◆ **STATED PROBLEM A**
Reproduce the text of the unlogged-tables passage starting with "Re: unlogged tables" and going on through "like it either.".

◆ **PASSAGE**
I think if you do a regular backup of the complete database, unlogged
tables should come out empty, but if you specifically request a dump of
it, it shouldn't.

Oh, wow. That seems confusing.

--
Robert Haas
EnterpriseDB: http://www.enterprisedb.com
The Enterprise PostgreSQL Company

#8Tom Lane
tgl@sss.pgh.pa.us
In reply to: Robert Haas (#7)
Re: unlogged tables

Robert Haas <robertmhaas@gmail.com> writes:

On Tue, Nov 16, 2010 at 1:58 PM, Alvaro Herrera

I think if you do a regular backup of the complete database, unlogged
tables should come out empty, but if you specifically request a dump of
it, it shouldn't.

Oh, wow. That seems confusing.

I don't like it either.

I think allowing pg_dump to dump the data in an unlogged table is not
only reasonable, but essential. Imagine that someone determines that
his reliability needs will be adequately served by unlogged tables plus
hourly backups. Now you're going to tell him that that doesn't work
because pg_dump arbitrarily excludes the data in unlogged tables?

◆ **STATED PROBLEM B**
In the rows, turn the lines starting with the line with "Of these objects" and going on through the line with "4931 centimetres" into a numbered list, leaving out blank lines.

◆ **TASK INPUTS**
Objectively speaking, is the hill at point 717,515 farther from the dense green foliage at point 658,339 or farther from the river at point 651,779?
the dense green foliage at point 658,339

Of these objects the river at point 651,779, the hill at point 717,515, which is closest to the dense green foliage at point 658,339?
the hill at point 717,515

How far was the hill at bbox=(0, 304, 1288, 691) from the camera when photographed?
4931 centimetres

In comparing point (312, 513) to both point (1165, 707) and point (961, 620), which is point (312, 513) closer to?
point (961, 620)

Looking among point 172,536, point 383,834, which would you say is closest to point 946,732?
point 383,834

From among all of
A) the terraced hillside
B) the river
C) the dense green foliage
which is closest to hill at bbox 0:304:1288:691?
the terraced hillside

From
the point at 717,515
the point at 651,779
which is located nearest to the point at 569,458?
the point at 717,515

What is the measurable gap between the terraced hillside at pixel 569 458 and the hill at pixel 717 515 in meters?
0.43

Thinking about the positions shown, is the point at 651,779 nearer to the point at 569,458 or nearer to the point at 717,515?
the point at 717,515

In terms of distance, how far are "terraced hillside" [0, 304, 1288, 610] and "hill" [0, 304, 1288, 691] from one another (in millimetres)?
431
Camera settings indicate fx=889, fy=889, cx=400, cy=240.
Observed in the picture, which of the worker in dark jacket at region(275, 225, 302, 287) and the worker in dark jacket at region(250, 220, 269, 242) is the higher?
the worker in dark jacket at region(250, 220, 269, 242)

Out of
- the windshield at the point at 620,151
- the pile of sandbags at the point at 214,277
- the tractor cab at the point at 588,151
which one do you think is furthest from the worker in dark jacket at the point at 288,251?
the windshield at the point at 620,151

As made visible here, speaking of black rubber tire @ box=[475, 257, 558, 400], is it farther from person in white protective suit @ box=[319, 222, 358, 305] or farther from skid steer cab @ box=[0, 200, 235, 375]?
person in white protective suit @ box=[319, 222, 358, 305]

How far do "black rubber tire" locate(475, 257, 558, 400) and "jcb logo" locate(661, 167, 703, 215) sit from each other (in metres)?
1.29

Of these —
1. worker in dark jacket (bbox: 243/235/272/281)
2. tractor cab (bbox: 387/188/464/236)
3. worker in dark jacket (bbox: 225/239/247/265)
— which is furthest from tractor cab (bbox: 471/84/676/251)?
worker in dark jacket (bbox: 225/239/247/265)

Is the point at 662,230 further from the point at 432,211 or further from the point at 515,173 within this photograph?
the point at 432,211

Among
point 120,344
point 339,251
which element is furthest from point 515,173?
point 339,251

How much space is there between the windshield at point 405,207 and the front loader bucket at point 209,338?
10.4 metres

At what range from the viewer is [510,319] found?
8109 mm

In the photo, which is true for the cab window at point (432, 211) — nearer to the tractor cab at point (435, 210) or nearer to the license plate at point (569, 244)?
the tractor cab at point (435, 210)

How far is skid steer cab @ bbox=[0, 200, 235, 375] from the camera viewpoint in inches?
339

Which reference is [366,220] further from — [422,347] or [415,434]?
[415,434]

◆ **TASK RESPONSE A**
Re: unlogged tables

Robert Haas <robertmhaas@gmail.com> writes:

On Tue, Nov 16, 2010 at 1:58 PM, Alvaro Herrera

I think if you do a regular backup of the complete database, unlogged
tables should come out empty, but if you specifically request a dump of
it, it shouldn't.

Oh, wow. That seems confusing.

I don't like it either.

◆ **TASK RESPONSE B**
1. Of these objects the river at point 651,779, the hill at point 717,515, which is closest to the dense green foliage at point 658,339?
2. the hill at point 717,515
3. How far was the hill at bbox=(0, 304, 1288, 691) from the camera when photographed?
4. 4931 centimetres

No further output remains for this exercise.